- VORGEGEBENER TEXT
☆ ☆ ☆ ☆ ☆ ☆ ☆
Auch unsere Erde entstand aus ähnlichem Material. Doch ihrer enormen Masse wegen schmolz sie auf, differenzierte: Schwere Elemente sanken ab, leichte stiegen auf. Bei den gewöhnlichen Chondriten war dies nie der Fall. Manche wurden zwar längere Zeit höheren Temperaturen ausgesetzt, zum Schmelzen reichten diese aber nicht. Die ursprüngliche, homogene Mischung blieb gut erhalten.

Auch Meteorite stammen, von ganz wenigen Ausnahmen abgesehen, aus dem Asteroidenreich. Gerne hätte man die vielen gewöhnlichen Chondrite mit den S-Asteroiden in Verbindung gebracht, die bevorzugt den inneren Teil des Kleinplanetengürtels bevölkern. Deren Spektrum verrät nämlich vergleichbare mineralische Zusammensetzung. Doch die Kleinplaneten sind etwas rötlicher und weisen einen deutlichen Eisenüberschuss auf. Das verwirrt, denn ohne die S-Asteroide stünden die häufigsten aller Meteorite ohne Mutterkörper da.

Die Beobachtungen auf dem alten Eros lösen das Dilemma. Wenn sich exponiertes Material auch auf den anderen S-Asteroiden durch Strahlung und Sonnenwind so stark verändert wie dort, ist der irritierende Rotstich nur verwitterungsbedingte Verzerrung. Auch für den erhöhten Eisengehalt zeichnet sich eine Erklärung ab: Beim Einschlag von Kleinstmeteoriten vaporisiert Gestein; aus der Dampfwolke könnten winzigste Eisenteilchen kondensieren, die sich als hauchdünner Film auf die Oberfläche legen.

NEARs Spektrometer analysierten außerdem vom Orbit aus die Häufigkeit bestimmter Elemente im Oberflächengestein. Auch ihr Befund passt ins Bild. Die Abstammung der gewöhnlichen Chondrite von S-Asteroiden ist damit praktisch gesichert. Ob einer der Meteorite in unseren Sammlungen sogar von Eros selbst stammt, lässt sich leider nicht sagen. Dazu müsste man vor Ort Vergleichsproben entnehmen.

Ein Quickie

Trotz aller Frakturen ist Eros ein fester Körper. Das ist bei Asteroiden keineswegs selbstverständlich. Auf Kurs zum Eros schoss NEAR am 27. Juni 1997 an der Mathilde vorbei. Sie ist eine österreichische Entdeckung. Der berühmte Kleinplanetenjäger Johann Palisa fand sie 1885 in Wien. Bei einer Geschwindigkeit von 35.000 km/h konnte sich NEAR hier kaum mehr als einen "Quickie" erlauben. Nur eine knappe halbe Stunde blieb, Mathilde zu erforschen. Die rasch geschossenen Aufnahmen zeigen einen grobschlächtigen schwarzen Klotz, dunkler als Kohle. Fünf Krater Mathildes sind weiter als 20 km. Man fragt sich, wie ein nur 52 km kleiner Körper derart gewaltige Schläge einstecken konnte, ohne auseinander zu brechen? Die mittlere Dichte ist mit 1,3 g/m³ halb so groß wie jene des Eros. Mathildes Inneres muss also gewaltige Hohlräume aufweisen. Wahrscheinlich lässt sie sich nur noch als lockere Ansammlung kilometergroßer Trümmer begreifen, die von der eigenen Schwerkraft relativ "lose" zusammengehalten werden.
☆ ☆ ☆ ☆ ☆ ☆ ☆
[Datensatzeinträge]
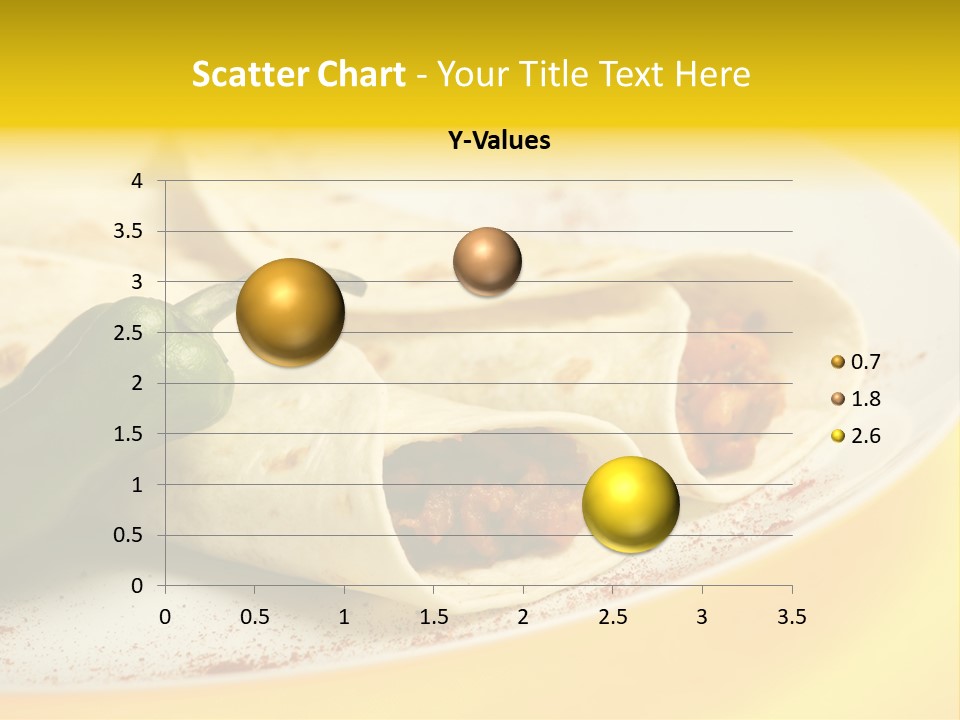 Scatter Chart - Your Title Text Here

Y-Values

4
3.5
3
2.5
2
1.5
1
0.5
0

0 0.5 1 1.5 2 2.5 3 3.5

0.7
1.8
2.6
☆ ☆ ☆ ☆ ☆ ☆ ☆
- AUFGABEN
a) Schreiben Sie einen Abschnitt aus dem Text über die Asteroiden Eros und Mathilde wortgetreu ab. Beginnen Sie bei den Worten "Die Beobachtungen auf" und hören Sie nach den Worten "die Oberfläche legen." auf.
b) Führen Sie den Text über die Asteroiden Eros und Mathilde im Anschluss an seinen letzten Satz weiter.

- LÖSUNGEN
a)
Die Beobachtungen auf dem alten Eros lösen das Dilemma. Wenn sich exponiertes Material auch auf den anderen S-Asteroiden durch Strahlung und Sonnenwind so stark verändert wie dort, ist der irritierende Rotstich nur verwitterungsbedingte Verzerrung. Auch für den erhöhten Eisengehalt zeichnet sich eine Erklärung ab: Beim Einschlag von Kleinstmeteoriten vaporisiert Gestein; aus der Dampfwolke könnten winzigste Eisenteilchen kondensieren, die sich als hauchdünner Film auf die Oberfläche legen.

b)
Mathilde wird unter die C-Asteroide gereiht, die im fernen, kühleren Bereich des Kleinplanetengürtels dominieren. Ihr Spektrum suggeriert Verwandtschaft mit den kohligen Chondriten. Diese ursprünglichsten aller Meteorite enthalten Kohlenstoff und Wasser. Normalerweise findet man sie selten. Doch am Morgen des 18. Jänner 2000 gingen gleich hunderte über dem zugefrorenen Tagish-See in Nordwest-Kanada nieder. Sekunden zuvor hatte es einen Miniasteroiden in der Erdatmosphäre zerrissen. Wie Bahnberechnungen zeigen, kam er tatsächlich aus dem äußeren Gürtelbereich.

Heute kennt man die Bahnen von rund 19.000 Asteroiden im Kleinplanetengürtel. Immer wieder kommt es dort zu Zusammenstößen. Manche Bruchstücke geraten in Zonen, in denen Jupiters enorme Schwerkraft die Umlaufbahnen besonders stark stört. Die Trümmer werden fortgeschleudert; einige auch ins innere Sonnensystem, wo Mars, Erde, Venus und Merkur regieren.

Kommen sie der Sonne näher als 195 Mill. km, sprechen Astronomen von "NEAs" (nach "Near-Earth Asteroids"). Eros ist der erstentdeckte Vertreter dieser Gruppe. Die Orbits sind langfristig aber nicht stabil.

In Modellrechnungen kollidieren NEAs mit den inneren Planeten oder werden nach nahen Begegnungen mit diesen wieder in fernere Regionen verbannt. Manche stürzen in die Sonne: Auch Eros könnte dieses Schicksal in 19 Mill. Jahren ereilen.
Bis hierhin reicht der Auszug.